Coming up with a Test Plan is the hardest job in a product company. Engineers like to develop cool products; marketing likes to tout the list of features; and QA/Test lingers in the background with little investment and a very tiny place in the schedule. Productivity is only as great as the quality of your product.
This article discusses our experience at Mirabilis Design in developing a comprehensive test and support plan. The complexity of the software required that we split the testing into sections- Graphical User Interface, feature library, Documentation, Web Links, Simulator or analytics and Database. This allowed some of the tests to be be fully automated while others require visual inspections.
The purpose of the test plan is to maximize the product quality, test the largest number of operating scenarios, ensure that models are upward compatible and identify incorrect operations.
In addition, the Test Plan is designed to address several unique features. In the case of our software these were mixed domains simulation and hierarchical considerations for memory, virtual connection, and virtual machine operations.
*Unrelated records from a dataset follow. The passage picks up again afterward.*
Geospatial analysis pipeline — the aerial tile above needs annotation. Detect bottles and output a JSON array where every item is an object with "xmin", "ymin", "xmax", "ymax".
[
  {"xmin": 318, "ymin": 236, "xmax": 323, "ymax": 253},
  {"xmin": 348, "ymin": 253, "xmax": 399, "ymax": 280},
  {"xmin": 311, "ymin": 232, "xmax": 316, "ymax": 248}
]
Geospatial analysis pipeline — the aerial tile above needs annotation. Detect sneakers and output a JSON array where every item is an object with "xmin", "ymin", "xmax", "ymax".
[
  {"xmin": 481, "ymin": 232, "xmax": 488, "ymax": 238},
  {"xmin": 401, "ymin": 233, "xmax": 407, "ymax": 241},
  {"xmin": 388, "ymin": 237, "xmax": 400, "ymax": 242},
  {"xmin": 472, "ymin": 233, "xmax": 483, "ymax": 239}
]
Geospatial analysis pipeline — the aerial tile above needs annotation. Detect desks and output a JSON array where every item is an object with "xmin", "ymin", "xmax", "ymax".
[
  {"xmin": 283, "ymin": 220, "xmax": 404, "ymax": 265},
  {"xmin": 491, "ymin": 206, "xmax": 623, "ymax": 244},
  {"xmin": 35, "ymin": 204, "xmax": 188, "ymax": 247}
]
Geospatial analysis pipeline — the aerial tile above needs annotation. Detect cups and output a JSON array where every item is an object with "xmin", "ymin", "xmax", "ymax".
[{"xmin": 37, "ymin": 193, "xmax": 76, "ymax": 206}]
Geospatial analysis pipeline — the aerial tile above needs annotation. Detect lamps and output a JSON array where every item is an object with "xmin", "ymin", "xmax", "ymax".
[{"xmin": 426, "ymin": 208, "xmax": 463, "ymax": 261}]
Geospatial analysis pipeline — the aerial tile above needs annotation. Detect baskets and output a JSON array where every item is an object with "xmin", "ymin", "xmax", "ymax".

In our discussion of the plan we came up with we will describe these aspects of software testing:
1. Background, Scope, Defects and Failures, Compatibility, Input Combinations and Preconditions, Static vs. Dynamic Testing, Software Verification and Validation, Software Testing Team, Software Quality Assurance (SQA)
2. Concept of Baseline Functionality
3. Baseline Libraries
4. New Libraries Based on Baseline Functionality
5. Regression Testing
6. Other Specific Block Issues to be Addressed
Mirabilis Design provides modeling and simulation solutions for exploring the performance and power consumption of applications running on complex embedded systems. Using the graphical environment, VisualSim, developers can create virtual environments to test their application performance and size the hardware platform based on metrics such as end-to-end response time, task deadline, scheduling schemes and reliability.
In our experience, as software evolves, the reemergence of faults is quite common. Sometimes it occurs because a fix gets lost through poor revision control practices (or simple human error in revision control). Often a fix for a problem will be “fragile”. The update fixes the current problem in the narrow case where it was first observed but not in more general cases which may arise over the lifetime of the software.
Finally, it has often been the case that when some feature is redesigned, the same mistakes will be made in the redesign that were made in the original implementation of the feature.
Therefore, in most software development situations it is considered good practice that when a bug is located and fixed, a test that exposes the bug is recorded and regularly retested after subsequent changes to the program.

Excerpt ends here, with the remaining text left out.